While stressing that parent support groups are essential not only to meet, discuss and interact but also to cry on each other’s shoulders and heal with time, she too reiterates that early diagnosis is important. “Early diagnosis at least by 18 months brings about better outcomes because early intensive behavioural intervention helps.”

There must be adequate counselling for parents to understand the condition and accept it and then start appropriate early intervention. There should be a scientifically designed autistic-specific education package which can be adapted to meet individual needs, said Dr. Jayathilaka, referring to the all-important multidisciplinary approach which deals with school and vocational training, integrated employment, residential facilities, secure future, protection from child abuse, social security system and support for parents.

“It’s a national emergency,” she pleaded, “the need being a rights-based approach and not a faith-based one.” With Consultant Paediatrician Dr. Samanmali Sumanasena advising clinicians to “listen to the parents” for they are the key to success in whatever interventions are undertaken, Education Psychologist Tamara Handy pointed out the importance of at least partial inclusion for these children in the education system along with modifications to the curricula to suit their needs and para-educators to help them.

Consultant Community Physician Dr. Neil Thalagala of the Family Health Bureau dwelt on the National Programme; Consultant Paediatric Neurologist Dr. Anuruddha Padeniya focused on the link between neurology and autism and Occupational Therapist William Roberts of the NGO, Child Vision, who works in Puttalam explained in detail how occupational therapy comes in handy as an intervention in ASD.
Children with autism have difficulties with social communication, said Speech and Language Therapist Ianthe Perera, defining social communication between the child and others as the sending, receiving and understanding of messages through verbal and non-verbal means.

In varied settings, the home, school and clinic, speech therapists should work with occupational therapists and other members of the multidisciplinary team for the benefit of children with autism.
With more people having access to speech and language therapy degrees within Sri Lanka, it is a positive development towards early intervention in ASD, added Ms. Perera.

The Road Map

The road map while calling for multi-sectoral management of children with autism through a community and family based approach includes suggestions for district-based centres for early screening and monitoring; the appointment of Community Paediatricians; and the training of occupational therapists and psychologists to be employed in the education system.

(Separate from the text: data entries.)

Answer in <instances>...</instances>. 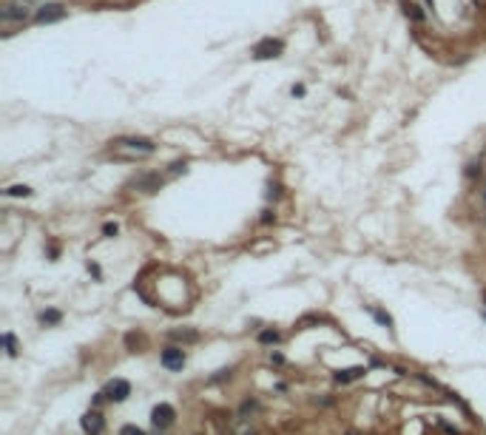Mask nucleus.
Segmentation results:
<instances>
[{
  "label": "nucleus",
  "mask_w": 486,
  "mask_h": 435,
  "mask_svg": "<svg viewBox=\"0 0 486 435\" xmlns=\"http://www.w3.org/2000/svg\"><path fill=\"white\" fill-rule=\"evenodd\" d=\"M284 49L282 40H273V37H265V40H259L256 46H253V57L256 60H267V57H279Z\"/></svg>",
  "instance_id": "nucleus-1"
},
{
  "label": "nucleus",
  "mask_w": 486,
  "mask_h": 435,
  "mask_svg": "<svg viewBox=\"0 0 486 435\" xmlns=\"http://www.w3.org/2000/svg\"><path fill=\"white\" fill-rule=\"evenodd\" d=\"M173 418H177V410H173L171 404H165V401L151 410V424H154L157 429H168L173 424Z\"/></svg>",
  "instance_id": "nucleus-2"
},
{
  "label": "nucleus",
  "mask_w": 486,
  "mask_h": 435,
  "mask_svg": "<svg viewBox=\"0 0 486 435\" xmlns=\"http://www.w3.org/2000/svg\"><path fill=\"white\" fill-rule=\"evenodd\" d=\"M105 399L108 401H114V404H120V401H125L131 395V384L125 379H114V381H108V387H105Z\"/></svg>",
  "instance_id": "nucleus-3"
},
{
  "label": "nucleus",
  "mask_w": 486,
  "mask_h": 435,
  "mask_svg": "<svg viewBox=\"0 0 486 435\" xmlns=\"http://www.w3.org/2000/svg\"><path fill=\"white\" fill-rule=\"evenodd\" d=\"M80 427H83V432H86V435H103V429H105V418H103V412L88 410L86 415L80 418Z\"/></svg>",
  "instance_id": "nucleus-4"
},
{
  "label": "nucleus",
  "mask_w": 486,
  "mask_h": 435,
  "mask_svg": "<svg viewBox=\"0 0 486 435\" xmlns=\"http://www.w3.org/2000/svg\"><path fill=\"white\" fill-rule=\"evenodd\" d=\"M160 362L165 370H182L185 367V350L182 347H165L160 355Z\"/></svg>",
  "instance_id": "nucleus-5"
},
{
  "label": "nucleus",
  "mask_w": 486,
  "mask_h": 435,
  "mask_svg": "<svg viewBox=\"0 0 486 435\" xmlns=\"http://www.w3.org/2000/svg\"><path fill=\"white\" fill-rule=\"evenodd\" d=\"M120 148H131V151L137 154H154L157 145L151 140H145V137H123V140H117Z\"/></svg>",
  "instance_id": "nucleus-6"
},
{
  "label": "nucleus",
  "mask_w": 486,
  "mask_h": 435,
  "mask_svg": "<svg viewBox=\"0 0 486 435\" xmlns=\"http://www.w3.org/2000/svg\"><path fill=\"white\" fill-rule=\"evenodd\" d=\"M60 17H66V9H63L60 3H46V6H40L34 14L37 23H54V20H60Z\"/></svg>",
  "instance_id": "nucleus-7"
},
{
  "label": "nucleus",
  "mask_w": 486,
  "mask_h": 435,
  "mask_svg": "<svg viewBox=\"0 0 486 435\" xmlns=\"http://www.w3.org/2000/svg\"><path fill=\"white\" fill-rule=\"evenodd\" d=\"M0 17L6 20V23H14V20H26L29 17V9L23 6V3H9L3 12H0Z\"/></svg>",
  "instance_id": "nucleus-8"
},
{
  "label": "nucleus",
  "mask_w": 486,
  "mask_h": 435,
  "mask_svg": "<svg viewBox=\"0 0 486 435\" xmlns=\"http://www.w3.org/2000/svg\"><path fill=\"white\" fill-rule=\"evenodd\" d=\"M364 373H367V367H350V370H336V373H333V379L339 381V384H350V381L361 379Z\"/></svg>",
  "instance_id": "nucleus-9"
},
{
  "label": "nucleus",
  "mask_w": 486,
  "mask_h": 435,
  "mask_svg": "<svg viewBox=\"0 0 486 435\" xmlns=\"http://www.w3.org/2000/svg\"><path fill=\"white\" fill-rule=\"evenodd\" d=\"M367 310H370V316H373L378 325H384V327H390V330H393V316H390V313L378 310V307H367Z\"/></svg>",
  "instance_id": "nucleus-10"
},
{
  "label": "nucleus",
  "mask_w": 486,
  "mask_h": 435,
  "mask_svg": "<svg viewBox=\"0 0 486 435\" xmlns=\"http://www.w3.org/2000/svg\"><path fill=\"white\" fill-rule=\"evenodd\" d=\"M256 338H259V344H279L282 342V333L279 330H262Z\"/></svg>",
  "instance_id": "nucleus-11"
},
{
  "label": "nucleus",
  "mask_w": 486,
  "mask_h": 435,
  "mask_svg": "<svg viewBox=\"0 0 486 435\" xmlns=\"http://www.w3.org/2000/svg\"><path fill=\"white\" fill-rule=\"evenodd\" d=\"M63 313L60 310H43L40 313V325H60Z\"/></svg>",
  "instance_id": "nucleus-12"
},
{
  "label": "nucleus",
  "mask_w": 486,
  "mask_h": 435,
  "mask_svg": "<svg viewBox=\"0 0 486 435\" xmlns=\"http://www.w3.org/2000/svg\"><path fill=\"white\" fill-rule=\"evenodd\" d=\"M3 344H6V353L12 355H17V338H14V333H3Z\"/></svg>",
  "instance_id": "nucleus-13"
},
{
  "label": "nucleus",
  "mask_w": 486,
  "mask_h": 435,
  "mask_svg": "<svg viewBox=\"0 0 486 435\" xmlns=\"http://www.w3.org/2000/svg\"><path fill=\"white\" fill-rule=\"evenodd\" d=\"M6 196H31V188L29 185H12V188L6 191Z\"/></svg>",
  "instance_id": "nucleus-14"
},
{
  "label": "nucleus",
  "mask_w": 486,
  "mask_h": 435,
  "mask_svg": "<svg viewBox=\"0 0 486 435\" xmlns=\"http://www.w3.org/2000/svg\"><path fill=\"white\" fill-rule=\"evenodd\" d=\"M117 233H120L117 222H105V225H103V236H108V239H111V236H117Z\"/></svg>",
  "instance_id": "nucleus-15"
},
{
  "label": "nucleus",
  "mask_w": 486,
  "mask_h": 435,
  "mask_svg": "<svg viewBox=\"0 0 486 435\" xmlns=\"http://www.w3.org/2000/svg\"><path fill=\"white\" fill-rule=\"evenodd\" d=\"M259 222H262V225H270V222H276V214H273L270 208H265V211H262V216H259Z\"/></svg>",
  "instance_id": "nucleus-16"
},
{
  "label": "nucleus",
  "mask_w": 486,
  "mask_h": 435,
  "mask_svg": "<svg viewBox=\"0 0 486 435\" xmlns=\"http://www.w3.org/2000/svg\"><path fill=\"white\" fill-rule=\"evenodd\" d=\"M120 435H145V432H142L140 427H134V424H125V427L120 429Z\"/></svg>",
  "instance_id": "nucleus-17"
},
{
  "label": "nucleus",
  "mask_w": 486,
  "mask_h": 435,
  "mask_svg": "<svg viewBox=\"0 0 486 435\" xmlns=\"http://www.w3.org/2000/svg\"><path fill=\"white\" fill-rule=\"evenodd\" d=\"M185 168H188V162H173V165H171V171H168V174H171V177H177V174H185Z\"/></svg>",
  "instance_id": "nucleus-18"
},
{
  "label": "nucleus",
  "mask_w": 486,
  "mask_h": 435,
  "mask_svg": "<svg viewBox=\"0 0 486 435\" xmlns=\"http://www.w3.org/2000/svg\"><path fill=\"white\" fill-rule=\"evenodd\" d=\"M466 177H480V162H469V165H466Z\"/></svg>",
  "instance_id": "nucleus-19"
},
{
  "label": "nucleus",
  "mask_w": 486,
  "mask_h": 435,
  "mask_svg": "<svg viewBox=\"0 0 486 435\" xmlns=\"http://www.w3.org/2000/svg\"><path fill=\"white\" fill-rule=\"evenodd\" d=\"M304 91H307V88H304L302 83H299V86H293V88H290V94H293V97H304Z\"/></svg>",
  "instance_id": "nucleus-20"
},
{
  "label": "nucleus",
  "mask_w": 486,
  "mask_h": 435,
  "mask_svg": "<svg viewBox=\"0 0 486 435\" xmlns=\"http://www.w3.org/2000/svg\"><path fill=\"white\" fill-rule=\"evenodd\" d=\"M279 196V185H267V199H276Z\"/></svg>",
  "instance_id": "nucleus-21"
},
{
  "label": "nucleus",
  "mask_w": 486,
  "mask_h": 435,
  "mask_svg": "<svg viewBox=\"0 0 486 435\" xmlns=\"http://www.w3.org/2000/svg\"><path fill=\"white\" fill-rule=\"evenodd\" d=\"M270 362L273 364H284V355L282 353H270Z\"/></svg>",
  "instance_id": "nucleus-22"
},
{
  "label": "nucleus",
  "mask_w": 486,
  "mask_h": 435,
  "mask_svg": "<svg viewBox=\"0 0 486 435\" xmlns=\"http://www.w3.org/2000/svg\"><path fill=\"white\" fill-rule=\"evenodd\" d=\"M225 375H230V370H219V373H216V375H213V379H210V381H222V379H225Z\"/></svg>",
  "instance_id": "nucleus-23"
},
{
  "label": "nucleus",
  "mask_w": 486,
  "mask_h": 435,
  "mask_svg": "<svg viewBox=\"0 0 486 435\" xmlns=\"http://www.w3.org/2000/svg\"><path fill=\"white\" fill-rule=\"evenodd\" d=\"M483 305H486V290H483ZM483 319H486V307H483Z\"/></svg>",
  "instance_id": "nucleus-24"
},
{
  "label": "nucleus",
  "mask_w": 486,
  "mask_h": 435,
  "mask_svg": "<svg viewBox=\"0 0 486 435\" xmlns=\"http://www.w3.org/2000/svg\"><path fill=\"white\" fill-rule=\"evenodd\" d=\"M483 199H486V191H483Z\"/></svg>",
  "instance_id": "nucleus-25"
}]
</instances>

Strengthening the National Programme for Child Development and Special Needs is a priority, the road map reiterated, and once early diagnosis is made, children with autism should be referred to early intervention centres (EIC) which need to be set up at the community level. The interventions should primarily be parent mediated. At the EICs, a group of therapists should initiate autism interventions with the participation of the parent/caregiver.

Under the road map, advocacy would be targeted at:

  • Health Ministry – for the development of early intervention centres in the community, the appointment of Community Paediatricians and the employment of more speech therapists and occupational therapists.
  • Education Ministry - to increase the cadres of specially-trained teachers and appoint speech therapists to schools. So far speech therapists are only in the health sector.
  • Social Services and Child Development and Women‘s Affairs Ministries – to develop pre-schools with the ability to provide services for pre-school children with autism.
  • Finance Ministry – for extra funding for community-based centres and school-based programmes.